**Records shown**
***
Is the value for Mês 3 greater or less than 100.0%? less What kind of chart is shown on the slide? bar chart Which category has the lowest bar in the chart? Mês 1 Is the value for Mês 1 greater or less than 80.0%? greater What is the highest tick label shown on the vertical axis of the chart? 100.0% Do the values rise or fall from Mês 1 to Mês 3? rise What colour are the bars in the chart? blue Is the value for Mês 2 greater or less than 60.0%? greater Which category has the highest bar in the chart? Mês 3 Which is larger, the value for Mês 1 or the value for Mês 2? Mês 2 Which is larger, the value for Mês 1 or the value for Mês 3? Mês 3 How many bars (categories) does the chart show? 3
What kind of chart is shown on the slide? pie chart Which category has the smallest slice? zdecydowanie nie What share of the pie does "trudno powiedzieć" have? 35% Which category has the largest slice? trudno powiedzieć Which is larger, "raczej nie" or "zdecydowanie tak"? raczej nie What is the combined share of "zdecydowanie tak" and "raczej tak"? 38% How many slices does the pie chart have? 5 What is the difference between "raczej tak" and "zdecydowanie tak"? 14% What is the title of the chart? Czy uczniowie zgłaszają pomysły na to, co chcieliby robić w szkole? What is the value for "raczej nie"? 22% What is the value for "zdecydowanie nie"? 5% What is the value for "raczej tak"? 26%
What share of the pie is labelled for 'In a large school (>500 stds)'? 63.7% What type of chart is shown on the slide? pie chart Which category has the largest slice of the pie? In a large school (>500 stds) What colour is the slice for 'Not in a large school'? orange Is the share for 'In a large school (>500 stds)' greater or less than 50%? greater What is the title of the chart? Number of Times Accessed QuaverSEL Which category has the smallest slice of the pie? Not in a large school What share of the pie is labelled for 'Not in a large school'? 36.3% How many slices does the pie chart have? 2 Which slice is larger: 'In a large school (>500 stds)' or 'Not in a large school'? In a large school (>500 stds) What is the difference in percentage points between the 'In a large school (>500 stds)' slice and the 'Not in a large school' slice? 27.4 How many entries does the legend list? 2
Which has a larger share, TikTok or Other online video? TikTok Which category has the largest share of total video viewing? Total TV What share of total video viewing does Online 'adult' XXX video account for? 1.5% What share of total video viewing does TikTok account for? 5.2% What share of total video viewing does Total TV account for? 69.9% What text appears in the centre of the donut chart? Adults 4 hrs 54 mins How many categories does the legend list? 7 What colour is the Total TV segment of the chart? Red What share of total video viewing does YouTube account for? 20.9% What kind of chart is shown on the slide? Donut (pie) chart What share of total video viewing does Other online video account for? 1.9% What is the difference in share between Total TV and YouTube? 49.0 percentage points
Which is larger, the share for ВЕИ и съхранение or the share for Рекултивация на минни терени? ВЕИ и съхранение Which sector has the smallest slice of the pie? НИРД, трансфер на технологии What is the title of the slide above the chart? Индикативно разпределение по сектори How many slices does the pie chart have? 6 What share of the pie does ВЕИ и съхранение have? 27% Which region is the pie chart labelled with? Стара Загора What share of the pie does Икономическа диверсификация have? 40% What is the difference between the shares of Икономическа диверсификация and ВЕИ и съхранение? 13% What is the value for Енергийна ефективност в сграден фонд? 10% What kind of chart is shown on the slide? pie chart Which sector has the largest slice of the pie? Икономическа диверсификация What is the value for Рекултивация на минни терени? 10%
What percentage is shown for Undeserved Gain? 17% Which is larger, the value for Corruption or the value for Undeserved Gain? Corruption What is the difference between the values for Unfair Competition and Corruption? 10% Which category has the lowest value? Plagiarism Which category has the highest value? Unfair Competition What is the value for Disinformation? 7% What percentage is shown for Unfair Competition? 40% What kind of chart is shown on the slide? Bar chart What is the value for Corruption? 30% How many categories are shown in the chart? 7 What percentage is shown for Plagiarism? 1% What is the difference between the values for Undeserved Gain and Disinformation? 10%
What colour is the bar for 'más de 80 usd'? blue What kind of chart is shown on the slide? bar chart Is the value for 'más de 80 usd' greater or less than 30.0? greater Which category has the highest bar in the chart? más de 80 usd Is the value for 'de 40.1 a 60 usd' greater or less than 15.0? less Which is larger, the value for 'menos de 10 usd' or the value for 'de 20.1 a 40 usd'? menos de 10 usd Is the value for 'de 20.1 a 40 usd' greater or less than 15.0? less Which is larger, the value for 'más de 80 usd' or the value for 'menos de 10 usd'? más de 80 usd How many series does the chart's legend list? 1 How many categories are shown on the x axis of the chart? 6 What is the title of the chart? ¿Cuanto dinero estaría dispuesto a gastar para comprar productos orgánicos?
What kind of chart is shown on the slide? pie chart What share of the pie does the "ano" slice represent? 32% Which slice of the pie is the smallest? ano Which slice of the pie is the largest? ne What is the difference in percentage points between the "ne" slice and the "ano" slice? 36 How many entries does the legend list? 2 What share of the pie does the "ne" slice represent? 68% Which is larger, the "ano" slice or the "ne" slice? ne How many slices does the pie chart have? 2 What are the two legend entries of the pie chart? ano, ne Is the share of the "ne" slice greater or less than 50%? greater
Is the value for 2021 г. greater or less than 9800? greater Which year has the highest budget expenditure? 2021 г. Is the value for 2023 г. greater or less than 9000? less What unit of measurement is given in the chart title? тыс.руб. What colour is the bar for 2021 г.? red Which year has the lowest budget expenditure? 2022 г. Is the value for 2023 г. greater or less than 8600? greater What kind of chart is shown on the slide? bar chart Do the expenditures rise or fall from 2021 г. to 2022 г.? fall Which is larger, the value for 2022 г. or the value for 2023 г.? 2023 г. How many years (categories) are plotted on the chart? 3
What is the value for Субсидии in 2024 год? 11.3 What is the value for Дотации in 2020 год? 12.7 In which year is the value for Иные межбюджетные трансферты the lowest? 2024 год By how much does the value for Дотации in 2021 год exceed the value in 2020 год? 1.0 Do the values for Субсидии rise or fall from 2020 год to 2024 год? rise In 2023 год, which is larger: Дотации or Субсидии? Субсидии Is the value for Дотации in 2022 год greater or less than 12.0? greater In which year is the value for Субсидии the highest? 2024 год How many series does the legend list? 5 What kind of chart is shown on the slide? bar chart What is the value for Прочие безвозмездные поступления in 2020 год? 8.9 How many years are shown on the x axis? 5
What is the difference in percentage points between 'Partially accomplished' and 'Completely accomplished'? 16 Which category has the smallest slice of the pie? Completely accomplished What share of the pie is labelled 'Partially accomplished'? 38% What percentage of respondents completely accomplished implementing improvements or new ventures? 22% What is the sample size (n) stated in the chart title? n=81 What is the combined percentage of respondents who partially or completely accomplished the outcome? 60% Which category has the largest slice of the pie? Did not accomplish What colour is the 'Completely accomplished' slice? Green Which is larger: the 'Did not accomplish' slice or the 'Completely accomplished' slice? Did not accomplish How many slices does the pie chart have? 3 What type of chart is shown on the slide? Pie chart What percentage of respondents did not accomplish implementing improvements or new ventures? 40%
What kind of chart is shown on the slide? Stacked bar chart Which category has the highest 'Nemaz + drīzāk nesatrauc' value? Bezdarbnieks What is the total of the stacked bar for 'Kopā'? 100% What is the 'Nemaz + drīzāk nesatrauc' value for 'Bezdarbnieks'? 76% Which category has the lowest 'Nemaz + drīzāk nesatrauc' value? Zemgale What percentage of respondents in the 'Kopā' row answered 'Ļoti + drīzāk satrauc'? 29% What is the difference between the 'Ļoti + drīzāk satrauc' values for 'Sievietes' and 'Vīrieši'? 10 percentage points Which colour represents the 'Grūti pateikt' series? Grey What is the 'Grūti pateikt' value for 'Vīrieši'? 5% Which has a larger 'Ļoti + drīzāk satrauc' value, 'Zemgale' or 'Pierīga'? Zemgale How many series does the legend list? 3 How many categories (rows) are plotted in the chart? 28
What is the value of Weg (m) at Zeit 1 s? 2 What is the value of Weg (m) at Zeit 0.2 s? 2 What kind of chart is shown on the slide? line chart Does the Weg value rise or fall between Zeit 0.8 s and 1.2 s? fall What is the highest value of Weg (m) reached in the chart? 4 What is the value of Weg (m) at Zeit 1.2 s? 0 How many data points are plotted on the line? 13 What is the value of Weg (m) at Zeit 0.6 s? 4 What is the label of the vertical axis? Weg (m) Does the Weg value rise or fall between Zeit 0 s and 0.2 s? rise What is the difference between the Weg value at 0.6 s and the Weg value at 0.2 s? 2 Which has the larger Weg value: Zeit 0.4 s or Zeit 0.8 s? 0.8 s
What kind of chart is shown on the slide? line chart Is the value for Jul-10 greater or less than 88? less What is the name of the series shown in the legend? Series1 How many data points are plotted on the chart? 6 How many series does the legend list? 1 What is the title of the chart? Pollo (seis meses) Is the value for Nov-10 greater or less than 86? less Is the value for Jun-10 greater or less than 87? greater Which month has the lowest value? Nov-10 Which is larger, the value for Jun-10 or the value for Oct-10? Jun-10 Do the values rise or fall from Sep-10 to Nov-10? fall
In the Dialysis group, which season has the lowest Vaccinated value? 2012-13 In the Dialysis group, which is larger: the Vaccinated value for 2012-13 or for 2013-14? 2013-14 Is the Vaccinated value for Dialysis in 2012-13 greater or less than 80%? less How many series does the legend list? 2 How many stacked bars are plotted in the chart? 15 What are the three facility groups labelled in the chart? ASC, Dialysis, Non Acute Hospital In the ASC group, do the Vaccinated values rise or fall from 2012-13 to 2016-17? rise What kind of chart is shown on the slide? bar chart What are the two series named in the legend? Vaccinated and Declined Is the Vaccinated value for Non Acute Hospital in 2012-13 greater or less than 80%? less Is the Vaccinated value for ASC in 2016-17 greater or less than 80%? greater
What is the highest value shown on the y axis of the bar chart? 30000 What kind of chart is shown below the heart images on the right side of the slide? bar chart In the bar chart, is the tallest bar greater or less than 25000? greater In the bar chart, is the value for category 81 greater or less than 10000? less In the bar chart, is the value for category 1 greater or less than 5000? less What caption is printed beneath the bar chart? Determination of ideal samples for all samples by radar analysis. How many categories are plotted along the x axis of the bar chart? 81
***
**Directive**
Reproduce verbatim the portion of the records that runs from their beginning through the line containing "What share of the pie is labelled for 'In", including that line.

**Result**
Is the value for Mês 3 greater or less than 100.0%? less What kind of chart is shown on the slide? bar chart Which category has the lowest bar in the chart? Mês 1 Is the value for Mês 1 greater or less than 80.0%? greater What is the highest tick label shown on the vertical axis of the chart? 100.0% Do the values rise or fall from Mês 1 to Mês 3? rise What colour are the bars in the chart? blue Is the value for Mês 2 greater or less than 60.0%? greater Which category has the highest bar in the chart? Mês 3 Which is larger, the value for Mês 1 or the value for Mês 2? Mês 2 Which is larger, the value for Mês 1 or the value for Mês 3? Mês 3 How many bars (categories) does the chart show? 3
What kind of chart is shown on the slide? pie chart Which category has the smallest slice? zdecydowanie nie What share of the pie does "trudno powiedzieć" have? 35% Which category has the largest slice? trudno powiedzieć Which is larger, "raczej nie" or "zdecydowanie tak"? raczej nie What is the combined share of "zdecydowanie tak" and "raczej tak"? 38% How many slices does the pie chart have? 5 What is the difference between "raczej tak" and "zdecydowanie tak"? 14% What is the title of the chart? Czy uczniowie zgłaszają pomysły na to, co chcieliby robić w szkole? What is the value for "raczej nie"? 22% What is the value for "zdecydowanie nie"? 5% What is the value for "raczej tak"? 26%
What share of the pie is labelled for 'In a large school (>500 stds)'? 63.7% What type of chart is shown on the slide? pie chart Which category has the largest slice of the pie? In a large school (>500 stds) What colour is the slice for 'Not in a large school'? orange Is the share for 'In a large school (>500 stds)' greater or less than 50%? greater What is the title of the chart? Number of Times Accessed QuaverSEL Which category has the smallest slice of the pie? Not in a large school What share of the pie is labelled for 'Not in a large school'? 36.3% How many slices does the pie chart have? 2 Which slice is larger: 'In a large school (>500 stds)' or 'Not in a large school'? In a large school (>500 stds) What is the difference in percentage points between the 'In a large school (>500 stds)' slice and the 'Not in a large school' slice? 27.4 How many entries does the legend list? 2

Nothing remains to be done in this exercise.